LIST OF TASKS>
A. Answer these three questions from the passage about the chess club, one per line:
(i) What qualities of Steve Connor are respected by all sections of British Chess?
(ii) For how long did the writer believe Dave James was a friend?
(iii) On what date was the EGM held?
B. List every website that the passage about the chess club names.

PASSAGE>

## begin

In most other clubs Steve Connor would be the greatest servant of Chess in their history. He is currently webmaster for the British Championship site, the 4NCL site and the London Classic site. His professionalism and dynamism are respected by all sections of British Chess. The Atticus website under his care has undoubtedly been the other most significant reason for the recent growth of the Club, and has been admired far and wide for the whole of Steve's tenure.

I am ashamed to be a member of a Club that treats its greatest servants so badly, but proud to regard Dave and Steve as my friends. You may question my judgement. For it is true that I thought Dave James was a friend for well over 30 years. Reality has taken over only as I felt his stiletto between my shoulder blades. However in the case of Steve and Dave you need not concern yourself with my judgement; their record of unambiguous, straightforward exposition of the beauty and occasional deceit within our great game is the only testament they require together with the legacy of their many achievements within Chess.

John Carleton
July 27, 2010

After 38 years

Following an EGM on 19 July 2010, the club has split and been destroyed by a clique of spineless individuals calling themselves a committee.

## end

DATASET RECORDS>

## begin

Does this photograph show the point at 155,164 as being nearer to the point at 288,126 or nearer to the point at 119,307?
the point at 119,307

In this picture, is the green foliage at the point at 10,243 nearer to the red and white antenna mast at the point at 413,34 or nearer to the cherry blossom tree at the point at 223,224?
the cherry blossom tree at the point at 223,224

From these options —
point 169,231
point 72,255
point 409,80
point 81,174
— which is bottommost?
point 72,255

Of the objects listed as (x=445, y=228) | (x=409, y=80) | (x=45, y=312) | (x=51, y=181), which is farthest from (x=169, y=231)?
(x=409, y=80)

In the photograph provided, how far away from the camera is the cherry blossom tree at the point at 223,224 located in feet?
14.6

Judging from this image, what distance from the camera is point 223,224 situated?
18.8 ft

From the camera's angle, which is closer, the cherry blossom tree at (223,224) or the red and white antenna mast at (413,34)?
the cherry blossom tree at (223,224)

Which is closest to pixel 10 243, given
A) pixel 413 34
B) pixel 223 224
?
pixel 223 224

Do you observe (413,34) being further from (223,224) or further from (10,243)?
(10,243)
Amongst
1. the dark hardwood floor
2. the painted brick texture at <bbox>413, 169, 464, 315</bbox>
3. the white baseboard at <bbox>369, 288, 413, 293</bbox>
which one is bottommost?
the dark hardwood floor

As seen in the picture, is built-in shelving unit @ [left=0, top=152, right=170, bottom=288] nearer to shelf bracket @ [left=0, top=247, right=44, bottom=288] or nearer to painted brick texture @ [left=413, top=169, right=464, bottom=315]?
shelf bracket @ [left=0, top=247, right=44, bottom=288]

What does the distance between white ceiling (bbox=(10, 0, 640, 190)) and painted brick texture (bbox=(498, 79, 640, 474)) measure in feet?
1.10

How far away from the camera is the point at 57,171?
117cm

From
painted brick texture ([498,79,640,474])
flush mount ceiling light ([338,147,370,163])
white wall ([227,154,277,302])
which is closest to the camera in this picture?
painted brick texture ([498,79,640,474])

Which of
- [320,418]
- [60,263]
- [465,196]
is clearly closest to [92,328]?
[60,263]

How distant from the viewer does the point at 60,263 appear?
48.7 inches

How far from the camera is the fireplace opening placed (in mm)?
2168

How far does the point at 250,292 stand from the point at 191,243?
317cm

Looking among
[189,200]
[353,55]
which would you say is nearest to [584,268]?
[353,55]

## end

SOLUTIONS TO THE TASKS>
A.
(i) His professionalism and dynamism
(ii) For well over 30 years
(iii) 19 July 2010

B.
- The British Championship site
- The 4NCL site
- The London Classic site
- The Atticus website